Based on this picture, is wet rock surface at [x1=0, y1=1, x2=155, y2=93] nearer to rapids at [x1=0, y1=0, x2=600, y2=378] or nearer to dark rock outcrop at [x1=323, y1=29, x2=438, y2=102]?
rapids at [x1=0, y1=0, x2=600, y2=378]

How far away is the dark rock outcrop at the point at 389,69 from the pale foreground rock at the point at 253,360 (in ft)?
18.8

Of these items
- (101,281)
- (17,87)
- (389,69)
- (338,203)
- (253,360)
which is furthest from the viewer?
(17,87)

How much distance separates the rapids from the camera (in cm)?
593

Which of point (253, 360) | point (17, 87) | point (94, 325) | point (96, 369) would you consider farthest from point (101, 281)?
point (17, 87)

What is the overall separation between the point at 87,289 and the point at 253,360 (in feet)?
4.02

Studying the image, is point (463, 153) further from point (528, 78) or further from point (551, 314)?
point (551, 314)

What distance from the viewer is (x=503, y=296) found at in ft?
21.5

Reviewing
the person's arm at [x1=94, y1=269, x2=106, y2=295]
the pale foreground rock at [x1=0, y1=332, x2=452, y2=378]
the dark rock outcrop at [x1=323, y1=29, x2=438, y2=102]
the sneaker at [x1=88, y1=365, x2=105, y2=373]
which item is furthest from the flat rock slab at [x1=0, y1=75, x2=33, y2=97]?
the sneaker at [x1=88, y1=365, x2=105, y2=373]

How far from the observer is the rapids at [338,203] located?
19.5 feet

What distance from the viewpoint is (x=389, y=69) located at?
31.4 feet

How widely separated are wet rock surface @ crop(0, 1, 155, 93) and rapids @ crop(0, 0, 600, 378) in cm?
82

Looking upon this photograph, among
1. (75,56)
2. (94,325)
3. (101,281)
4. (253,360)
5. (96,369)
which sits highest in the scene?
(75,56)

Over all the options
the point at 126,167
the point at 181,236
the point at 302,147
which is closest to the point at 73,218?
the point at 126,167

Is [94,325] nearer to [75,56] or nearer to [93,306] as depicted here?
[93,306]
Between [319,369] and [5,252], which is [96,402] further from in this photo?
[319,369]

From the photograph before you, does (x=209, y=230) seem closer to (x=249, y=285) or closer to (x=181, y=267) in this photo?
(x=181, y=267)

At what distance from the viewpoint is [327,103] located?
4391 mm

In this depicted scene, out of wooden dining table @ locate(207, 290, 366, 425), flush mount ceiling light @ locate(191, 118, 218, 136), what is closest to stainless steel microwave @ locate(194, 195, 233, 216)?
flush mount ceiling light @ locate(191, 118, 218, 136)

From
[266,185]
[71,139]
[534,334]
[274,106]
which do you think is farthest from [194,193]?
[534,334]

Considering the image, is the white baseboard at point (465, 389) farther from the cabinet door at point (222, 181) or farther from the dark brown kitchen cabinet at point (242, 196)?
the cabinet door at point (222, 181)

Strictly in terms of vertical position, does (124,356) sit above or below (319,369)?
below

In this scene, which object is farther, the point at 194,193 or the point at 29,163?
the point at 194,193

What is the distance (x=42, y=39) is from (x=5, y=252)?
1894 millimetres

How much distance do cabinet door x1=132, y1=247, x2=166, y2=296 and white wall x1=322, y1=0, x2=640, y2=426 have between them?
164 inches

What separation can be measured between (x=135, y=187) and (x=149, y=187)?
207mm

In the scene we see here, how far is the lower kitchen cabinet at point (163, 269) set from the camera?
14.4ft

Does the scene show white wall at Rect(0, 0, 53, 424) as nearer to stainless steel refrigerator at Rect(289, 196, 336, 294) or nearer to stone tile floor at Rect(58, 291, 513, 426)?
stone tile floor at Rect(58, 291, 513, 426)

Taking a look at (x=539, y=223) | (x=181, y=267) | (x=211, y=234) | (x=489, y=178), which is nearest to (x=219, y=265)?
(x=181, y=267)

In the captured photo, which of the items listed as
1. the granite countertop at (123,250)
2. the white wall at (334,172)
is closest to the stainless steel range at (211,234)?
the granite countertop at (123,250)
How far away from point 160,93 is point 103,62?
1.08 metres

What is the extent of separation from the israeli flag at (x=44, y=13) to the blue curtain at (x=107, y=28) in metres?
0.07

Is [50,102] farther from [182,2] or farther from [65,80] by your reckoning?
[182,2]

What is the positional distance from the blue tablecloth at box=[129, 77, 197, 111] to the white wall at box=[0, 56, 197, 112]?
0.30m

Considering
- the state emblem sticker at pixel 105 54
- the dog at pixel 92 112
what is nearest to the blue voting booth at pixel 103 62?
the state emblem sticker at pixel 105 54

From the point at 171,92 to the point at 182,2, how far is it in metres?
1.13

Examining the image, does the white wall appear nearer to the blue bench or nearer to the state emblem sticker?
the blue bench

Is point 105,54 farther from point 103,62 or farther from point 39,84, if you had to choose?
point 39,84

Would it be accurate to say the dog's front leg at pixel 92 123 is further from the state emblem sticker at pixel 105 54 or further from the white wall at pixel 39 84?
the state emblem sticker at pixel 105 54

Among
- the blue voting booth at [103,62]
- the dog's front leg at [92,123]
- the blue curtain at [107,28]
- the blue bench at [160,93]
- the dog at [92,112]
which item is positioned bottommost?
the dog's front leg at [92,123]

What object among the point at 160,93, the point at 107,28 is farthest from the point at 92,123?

- - - - - - -

## Job
Reproduce every one of the entries above word for word.

## Problem solution
Based on this picture, is wet rock surface at [x1=0, y1=1, x2=155, y2=93] nearer to rapids at [x1=0, y1=0, x2=600, y2=378] or nearer to dark rock outcrop at [x1=323, y1=29, x2=438, y2=102]?
rapids at [x1=0, y1=0, x2=600, y2=378]

How far away is the dark rock outcrop at the point at 389,69 from the pale foreground rock at the point at 253,360 (in ft)?
18.8

Of these items
- (101,281)
- (17,87)
- (389,69)
- (338,203)
- (253,360)
which is furthest from the viewer?
(17,87)

How much distance separates the rapids from the camera (in cm)?
593

Which of point (253, 360) | point (17, 87) | point (94, 325) | point (96, 369) would you consider farthest from point (101, 281)?
point (17, 87)

What is the overall separation between the point at 87,289 and the point at 253,360 (in feet)?
4.02

Studying the image, is point (463, 153) further from point (528, 78) or further from point (551, 314)?
point (551, 314)

What distance from the viewer is (x=503, y=296) found at in ft?
21.5

Reviewing
the person's arm at [x1=94, y1=269, x2=106, y2=295]
the pale foreground rock at [x1=0, y1=332, x2=452, y2=378]
the dark rock outcrop at [x1=323, y1=29, x2=438, y2=102]
the sneaker at [x1=88, y1=365, x2=105, y2=373]
which item is furthest from the flat rock slab at [x1=0, y1=75, x2=33, y2=97]?
the sneaker at [x1=88, y1=365, x2=105, y2=373]

How far from the observer is the rapids at [338,203] located?
19.5 feet

What distance from the viewpoint is (x=389, y=69) located at?
31.4 feet

How widely separated are wet rock surface @ crop(0, 1, 155, 93) and rapids @ crop(0, 0, 600, 378) in cm?
82

Looking upon this photograph, among
1. (75,56)
2. (94,325)
3. (101,281)
4. (253,360)
5. (96,369)
which sits highest in the scene?
(75,56)

Over all the options
the point at 126,167
the point at 181,236
the point at 302,147
which is closest to the point at 73,218?
the point at 126,167

Is [94,325] nearer to [75,56] or nearer to [93,306] as depicted here?
[93,306]
Between [319,369] and [5,252], which is [96,402] further from in this photo?
[319,369]

From the photograph before you, does (x=209, y=230) seem closer to (x=249, y=285) or closer to (x=181, y=267) in this photo?
(x=181, y=267)

At what distance from the viewpoint is [327,103] located?
4391 mm

In this depicted scene, out of wooden dining table @ locate(207, 290, 366, 425), flush mount ceiling light @ locate(191, 118, 218, 136), what is closest to stainless steel microwave @ locate(194, 195, 233, 216)?
flush mount ceiling light @ locate(191, 118, 218, 136)

From
[266,185]
[71,139]
[534,334]
[274,106]
which do you think is farthest from [194,193]?
[534,334]

Considering the image, is the white baseboard at point (465, 389) farther from the cabinet door at point (222, 181) or farther from the dark brown kitchen cabinet at point (242, 196)?
the cabinet door at point (222, 181)

Strictly in terms of vertical position, does (124,356) sit above or below (319,369)?
below

In this scene, which object is farther, the point at 194,193 or the point at 29,163?
the point at 194,193

What is the distance (x=42, y=39) is from (x=5, y=252)?
1894 millimetres

How much distance do cabinet door x1=132, y1=247, x2=166, y2=296 and white wall x1=322, y1=0, x2=640, y2=426 have between them?
164 inches

What separation can be measured between (x=135, y=187) and (x=149, y=187)?
207mm

In the scene we see here, how far is the lower kitchen cabinet at point (163, 269) set from the camera?
14.4ft

Does the scene show white wall at Rect(0, 0, 53, 424) as nearer to stainless steel refrigerator at Rect(289, 196, 336, 294) or nearer to stone tile floor at Rect(58, 291, 513, 426)?
stone tile floor at Rect(58, 291, 513, 426)

Taking a look at (x=539, y=223) | (x=181, y=267) | (x=211, y=234) | (x=489, y=178), which is nearest to (x=219, y=265)?
(x=181, y=267)

In the captured photo, which of the items listed as
1. the granite countertop at (123,250)
2. the white wall at (334,172)
is closest to the stainless steel range at (211,234)?
the granite countertop at (123,250)
How far away from point 160,93 is point 103,62?
1.08 metres

What is the extent of separation from the israeli flag at (x=44, y=13) to the blue curtain at (x=107, y=28) in metres?
0.07

Is [50,102] farther from [182,2] or farther from [65,80] by your reckoning?
[182,2]

What is the positional distance from the blue tablecloth at box=[129, 77, 197, 111] to the white wall at box=[0, 56, 197, 112]?
0.30m

Considering
- the state emblem sticker at pixel 105 54
- the dog at pixel 92 112
what is nearest to the blue voting booth at pixel 103 62?
the state emblem sticker at pixel 105 54

From the point at 171,92 to the point at 182,2, how far is it in metres?
1.13

Examining the image, does the white wall appear nearer to the blue bench or nearer to the state emblem sticker?
the blue bench

Is point 105,54 farther from point 103,62 or farther from point 39,84, if you had to choose?
point 39,84

Would it be accurate to say the dog's front leg at pixel 92 123 is further from the state emblem sticker at pixel 105 54 or further from the white wall at pixel 39 84?
the state emblem sticker at pixel 105 54

Among
- the blue voting booth at [103,62]
- the dog's front leg at [92,123]
- the blue curtain at [107,28]
- the blue bench at [160,93]
- the dog at [92,112]
which item is positioned bottommost?
the dog's front leg at [92,123]

What object among the point at 160,93, the point at 107,28 is farthest from the point at 92,123?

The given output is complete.